Text section:
HURRICANE Rick churned through the eastern Pacific Ocean toward Mexico yesterday, causing coastal sea surges that killed a man at a beach on the southern tip of the Baja California peninsula.

Rick, forecast to brush Baja California's luxury resorts by Wednesday morning, weakened to a Category 1 storm with maximum sustained winds of 85 mph (140 kph) and was set to drop back to Tropical Storm intensity before brushing land.

A man from the nearby state of Sinaloa drowned on Sunday when he was caught up in pounding surf and pummeled against rocks at a beach near Los Cabos, local media said.

On Monday, business owners nailed plywood over their windows and residents collected sandbags as a hurricane warning was in place for the area. Some US sports fishermen dropped out of a three-day fishing tournament scheduled for Wednesday that normally attracts dozens of Americans.

"I am totally sick of these storms. I'm ready to bang my head against the wall," said San Jose del Cabo resident Catherine Acevedo, who stayed home from work to stock up on gas, cash and provisions and put up her hurricane shutters.

Rick is the seventh hurricane of the eastern north Pacific season. Last month Jimena, a treacherous Category 4 hurricane, pummelled Baja California with whipping winds and rain, killing an elderly man whose house filled with floodwater.

The US National Hurricane Center warned yesterday that rainfall of several inches could result in "life-threatening flash floods and mud slides" and said large sea swells over the next couple of days could cause dangerous surf conditions.

Many hotel guests were sanguine, however, waiting to see whether the storm would weaken in the hours ahead. "They see the hurricane kind of on a path leading away from Cabo," said Mauricio Balderrama, general manager of the Cabo Surf hotel.

By yesterday evening, Rick was 305 miles (495 km) southwest of the resort town of Cabo San Lucas, moving northwest at around 7 mph (11 kph).

The NHC forecast further weakening over the next 48 hours, but officials in southern Baja California planned to evacuate 15,000 people from low-lying areas to storm shelters as the storm gets closer.

Mexico has no oil drilling facilities in the area and only a very small amount of its crude is shipped via the Pacific.

What is asked:
1 > According to the hurricane article, why did Catherine Acevedo stay home from work?
2 > Write out the part of the hurricane article that opens with the words containing "A man from the" and closes with "dozens of Americans.", copying it word for word.
The lines that come next are taken from a different source than the hurricane article.

Excerpted records:

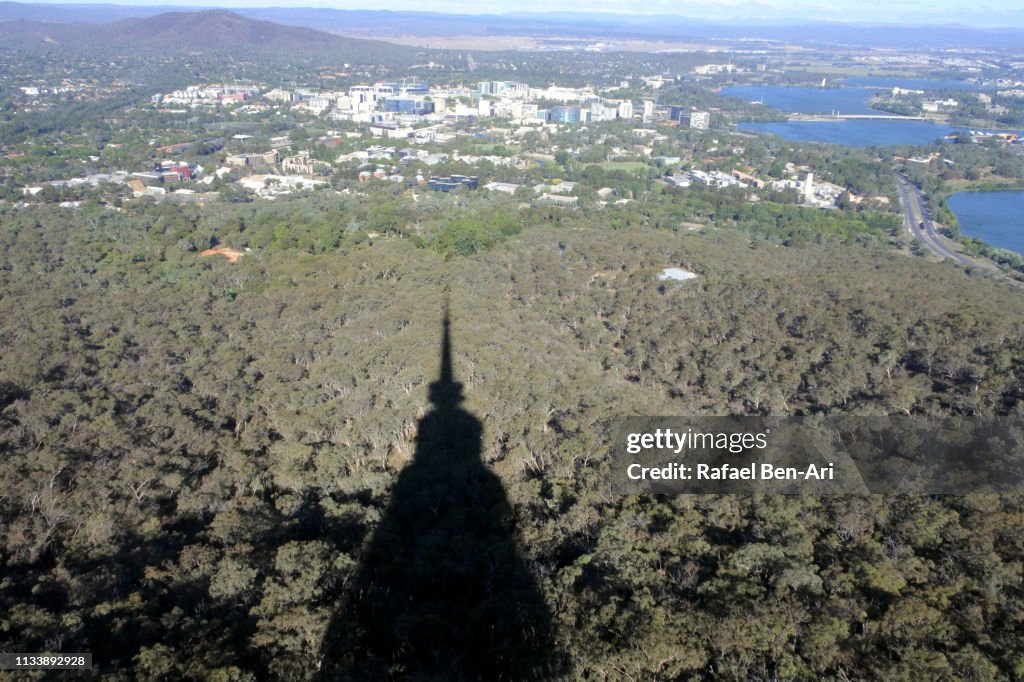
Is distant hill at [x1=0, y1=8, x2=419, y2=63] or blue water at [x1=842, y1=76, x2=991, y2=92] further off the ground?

--

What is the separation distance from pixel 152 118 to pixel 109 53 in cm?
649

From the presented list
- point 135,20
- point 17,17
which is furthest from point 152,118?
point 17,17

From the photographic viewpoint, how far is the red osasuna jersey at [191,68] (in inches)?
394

Answers for this exercise:
1 > She stayed home to stock up on gas, cash and provisions and to put up her hurricane shutters.

2 >
A man from the nearby state of Sinaloa drowned on Sunday when he was caught up in pounding surf and pummeled against rocks at a beach near Los Cabos, local media said.

On Monday, business owners nailed plywood over their windows and residents collected sandbags as a hurricane warning was in place for the area. Some US sports fishermen dropped out of a three-day fishing tournament scheduled for Wednesday that normally attracts dozens of Americans.